→ **QUOTED PASSAGE**:
The facts in this appeal present an even more obvious case of an unenforceable
penalty. In Van Duzer, the landowner proceeded under the lease for damages flowing
directly from the tenant’s abandonment of the premises and noncompliance with the lease
terms. Again, the payment plan in the Surrender Agreement here reflects the parties’
negotiated damages for the breach of the lease, not the Surrender Agreement. The
subsequent failure to pay installments on time is a breach of the Surrender Agreement, and
a breach that is properly compensated by an award of the outstanding settlement payments
plus interest.

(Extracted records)
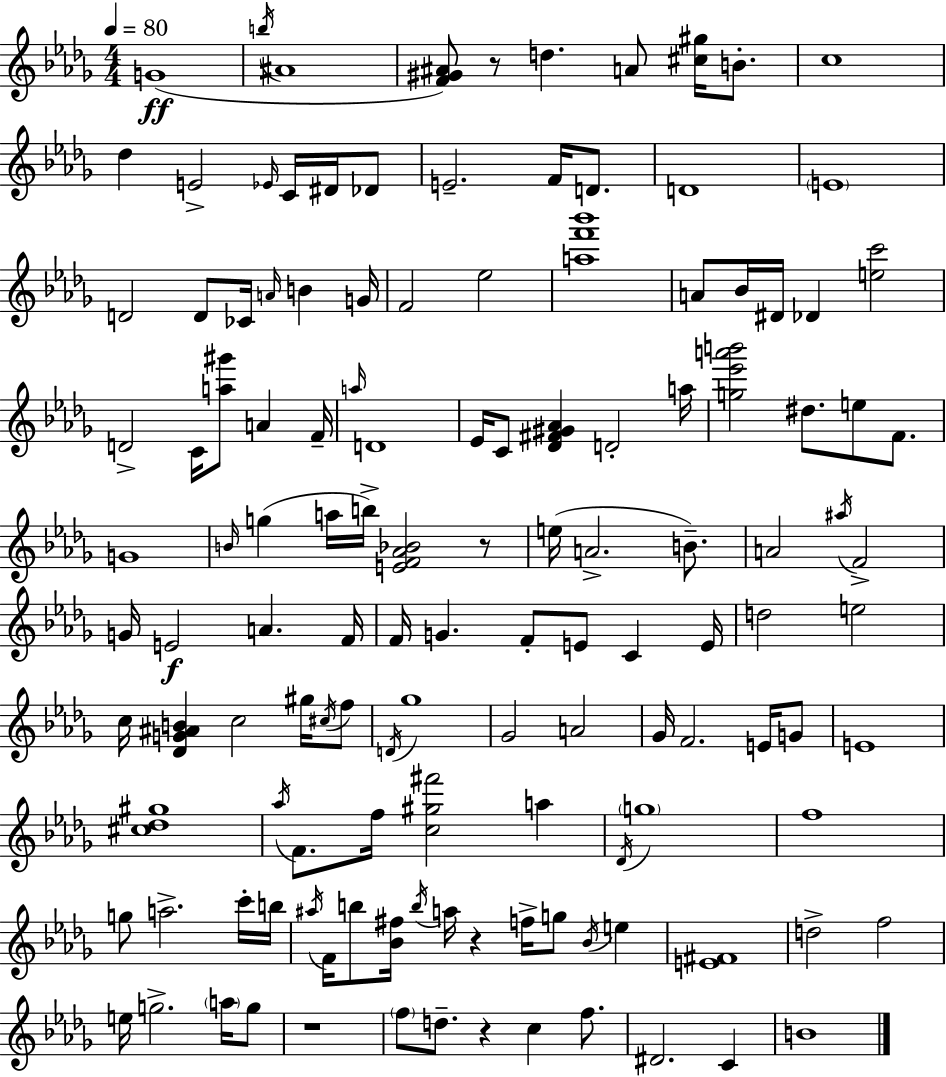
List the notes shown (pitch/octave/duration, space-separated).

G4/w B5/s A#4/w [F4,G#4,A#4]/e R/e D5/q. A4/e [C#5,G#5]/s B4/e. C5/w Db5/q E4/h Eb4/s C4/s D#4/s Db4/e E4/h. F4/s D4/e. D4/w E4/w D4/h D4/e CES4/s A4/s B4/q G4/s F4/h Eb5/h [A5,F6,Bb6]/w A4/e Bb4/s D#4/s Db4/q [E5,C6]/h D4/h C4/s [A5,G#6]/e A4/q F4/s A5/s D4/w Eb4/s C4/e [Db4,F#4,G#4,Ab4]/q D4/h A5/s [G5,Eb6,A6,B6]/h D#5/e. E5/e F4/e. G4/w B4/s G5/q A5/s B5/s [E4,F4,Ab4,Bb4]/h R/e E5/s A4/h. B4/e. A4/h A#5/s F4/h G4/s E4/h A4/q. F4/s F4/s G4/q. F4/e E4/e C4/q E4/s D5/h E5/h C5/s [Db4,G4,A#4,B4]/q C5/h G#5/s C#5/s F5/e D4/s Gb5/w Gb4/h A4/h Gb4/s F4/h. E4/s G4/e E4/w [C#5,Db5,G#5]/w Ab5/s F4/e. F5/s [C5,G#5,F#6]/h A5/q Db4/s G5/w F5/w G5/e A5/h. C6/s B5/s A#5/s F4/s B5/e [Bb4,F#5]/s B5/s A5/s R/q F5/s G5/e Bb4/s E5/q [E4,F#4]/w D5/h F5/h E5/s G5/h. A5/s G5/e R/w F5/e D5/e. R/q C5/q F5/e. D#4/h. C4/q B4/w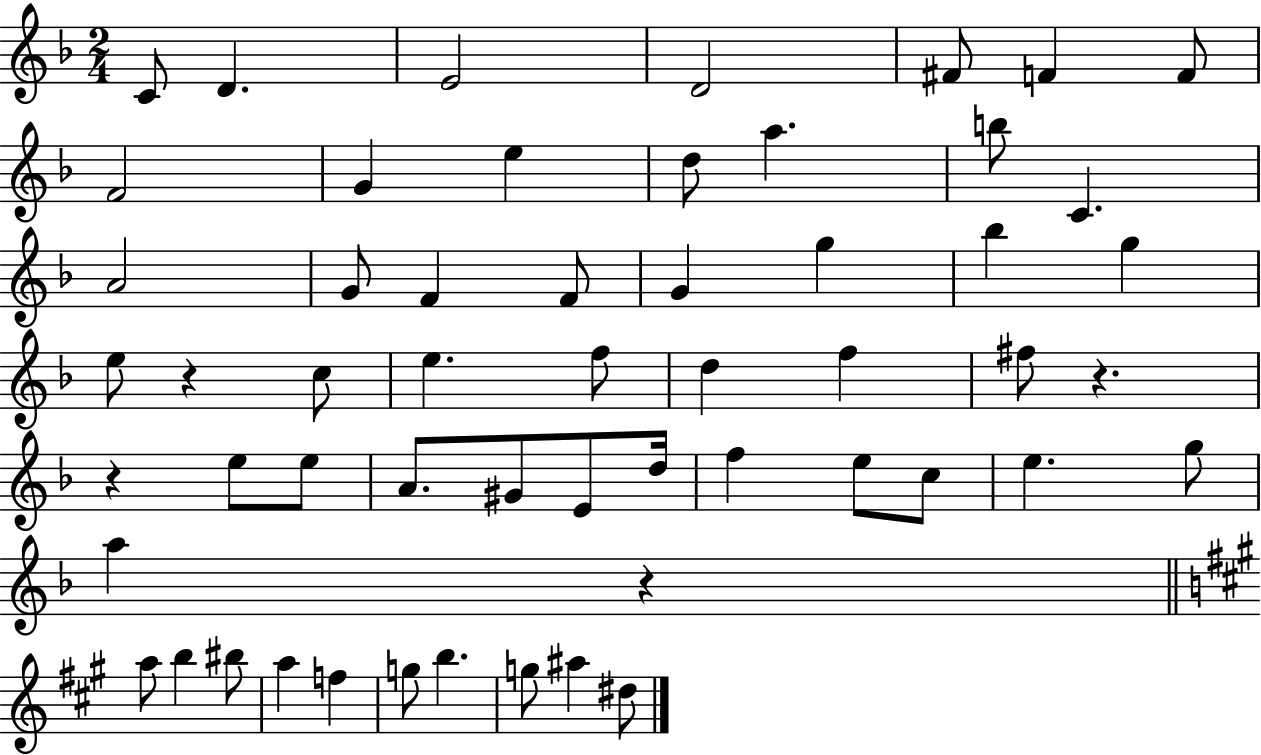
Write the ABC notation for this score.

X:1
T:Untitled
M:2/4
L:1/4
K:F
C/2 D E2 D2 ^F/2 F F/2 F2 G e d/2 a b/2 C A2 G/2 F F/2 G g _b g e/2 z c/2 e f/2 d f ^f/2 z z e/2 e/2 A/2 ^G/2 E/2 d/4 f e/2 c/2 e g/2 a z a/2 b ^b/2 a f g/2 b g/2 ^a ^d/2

→ **GIVEN REQUEST**:
Rewrite the passage on the lease penalty from "The facts in" up to and including "plus interest.", replacing "landowner" with "lessor".

→ **REPLY**:
The facts in this appeal present an even more obvious case of an unenforceable
penalty. In Van Duzer, the lessor proceeded under the lease for damages flowing
directly from the tenant’s abandonment of the premises and noncompliance with the lease
terms. Again, the payment plan in the Surrender Agreement here reflects the parties’
negotiated damages for the breach of the lease, not the Surrender Agreement. The
subsequent failure to pay installments on time is a breach of the Surrender Agreement, and
a breach that is properly compensated by an award of the outstanding settlement payments
plus interest.